======== SELECTED EXCERPT ========

Overall, I enjoyed this book very much and am looking forward to starting the sequel, Authority, this weekend!
This book is a surprise and mystery if you have never read metaphysical horror before. To see what Annihilation would look like if executed flawlessly, read House of Leaves. The now-commonplace horror elements of humans encountering the utterly foreign and unknowable make up the backbone of the narrative. But whereas it is on glorious and staggering display in Lovecraft, King, amd other giants, here it is reduced to a bizarre oddity that induces head-scratching instead of spine-tingling.
The primary reason for this is the clashing styles. The first 160 pages of the book are so sterile and cold that even the strangest things are as interesting as unfinished jigsaw puzzles. The main character, The Biologist, states that this is to provide an objective account of events which necessotate a subjective experience in order to terrify. The last 30 pages are forced to give up the objective description, and only then does Annihilation actually become interesting.
The Biologist herself is done great injustice by the first 160 pages. In providing nothing but objective descriptions of events, the author fails to establish her as anything resembling a human being. She is nothing more than a camera lens that requires occasional flashbacks by the author to establish that she has Emotions and these are often at odds with the character as portrayed. The Biologist is a heavy introvert. She eschews people for her work. This is mentioned often and in bold fashion. Yet this person married, for reasons that are never explained beyond "he offsets my introversion". The Biologist is not portrayed as a person interested in the feelings or experiences of others. Why marry?
At the end of the book the semblance of a person begins to emerge from the Biologist, but by then the narrative has established her so firmly as a non-presence that her character feels like something the author shoved in when he realized there was no point to which the audience could attach. She is a walking fight between a detached third-person objective lens and a woman who wants to tell her own story. It does not end well for either party.

========

▶ TASK DIRECTIONS
Write what comes next in the reviews of the novel Annihilation, picking up after their final sentence.

======== ENTRIES SHOWN ========

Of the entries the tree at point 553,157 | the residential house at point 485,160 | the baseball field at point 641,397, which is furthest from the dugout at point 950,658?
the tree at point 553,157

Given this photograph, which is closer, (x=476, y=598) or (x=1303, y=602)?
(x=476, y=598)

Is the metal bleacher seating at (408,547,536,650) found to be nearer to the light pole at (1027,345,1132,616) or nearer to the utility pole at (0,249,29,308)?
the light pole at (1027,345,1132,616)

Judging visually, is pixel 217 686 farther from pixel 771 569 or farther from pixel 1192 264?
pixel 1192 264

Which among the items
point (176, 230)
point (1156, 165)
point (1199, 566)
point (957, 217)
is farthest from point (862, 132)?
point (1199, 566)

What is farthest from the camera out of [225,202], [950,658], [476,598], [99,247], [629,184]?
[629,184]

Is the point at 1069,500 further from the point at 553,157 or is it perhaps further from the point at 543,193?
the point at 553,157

========

▶ TASK RESULT
Finally, the book simply starts. No world-building or character history or any point of reference that would be helpful for an audience seeking a way into the story. In theory this plays along with the idea that the characters themselves know little, and are themselves poorly informed. In practice it is disorienting and dull. We know nothing about the state of the world. No baseline is established. Even the characters know more than we do, as is revealed later in the book - well past halfway in. The effect is like waking up to find yourself weightless inside an empty sphere. There is no point of reference and you can only make guesses until someone pops in and tells you what is happening.
There are many more small details that add up into a large pile of errors - debunked pop psychology from 1950 paired with hard science, characters that serve no purpose and go nowhere, jarring switches between clinical observation and surrealist prose, a world that is somehow both tantalizingly alien and horribly mundane - but describing those would take much longer.
Read a summary on Wikipedia. I guarantee it will be much more cohesive, interesting, and above all much less time-consuming than reading this book.